* Supplied text
··········

The antagonists–the very people the protagonists are fighting, the evil ones, the ones you are supposed to suspect and dislike–those people win.

And the protagonists–the leading couple, the parents of two children, the ones you were supposed to be cheering for–they not only lost, but they succumb to the evil forces themselves.

I wasn’t the only reader unsettled by the conclusion. Multiple reviewers on Goodreads mentioned the ending as problematic. Some felt that it was appropriate for this particular novel. Others believed the author wrote him/herself into a corner and saw no other ending. Still others wrote that they would never read another book by that author again.

Mind you, this wasn’t just an unhappy ending. My first novel has a bittersweet ending: the couple reconciles but their child still dies after a suicide attempt. Happy ending? No. But I tried to give this couple hope through both their faith in God and their love for their daughter’s newborn child. I think that’s a far cry from the bad-guys-defeat-good-guys ending.

··········

* Required tasks
1. Quote the passage about the novel's ending between "And the protagonists–the" and "that author again.", inclusive.
2. According to the passage about the novel's ending, where did multiple reviewers call the ending problematic?
3. Please continue the passage about the novel's ending, picking up after its final sentence.

* Collected material
··········

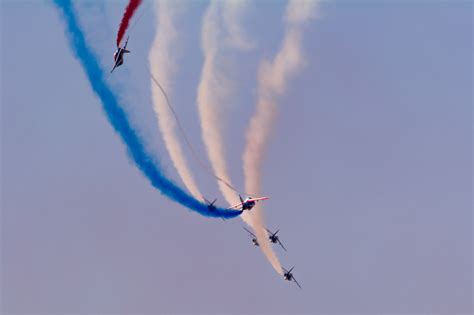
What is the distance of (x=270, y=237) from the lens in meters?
52.2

··········

* Answers by task
1.
And the protagonists–the leading couple, the parents of two children, the ones you were supposed to be cheering for–they not only lost, but they succumb to the evil forces themselves.

I wasn’t the only reader unsettled by the conclusion. Multiple reviewers on Goodreads mentioned the ending as problematic. Some felt that it was appropriate for this particular novel. Others believed the author wrote him/herself into a corner and saw no other ending. Still others wrote that they would never read another book by that author again.

2. On Goodreads.

3.
I’ve read variations on the “evil wins” ending over the years, and I believe I understand why authors use it. They’re trying to reflect reality, and the reality is that human nature is evil. (So far, I agree.) Sometimes it appear that the ending of a life-story ends with evil (whatever form that takes) overcoming the good.

Again, I agree that sometimes in life, that’s how stories appear to end. Sometimes reconciliation doesn’t happen. Sometimes terrorists blow up a building and kill hundreds of people. Sometimes the justice system doesn’t work correctly and the murderer, the molester, the corrupt and unjust and predatory people in this world go unchallenged, undeterred, unpunished. And more people are hurt.

But appearances are deceptive. 

Here’s the reality: this world isn’t all there is. There is a world beyond this one. What appears to be the end in our world–death–is only a beginning there.

In The Last Battle, Aslan tells the children that in the Shadowlands, this world, they are dead. Now they will live in Aslan’s kingdom forever.

Lewis writes,

“And for us this is the end of all the stories, and we can most truly say that they all lived happily ever after. But for them it was only the beginning of the real story. All their life in this world and all their adventures in Narnia had only been the cover and the title page: now at last they were beginning Chapter One of the Great Story which no one on earth has read: which goes on forever: in which every chapter is better than the one before.”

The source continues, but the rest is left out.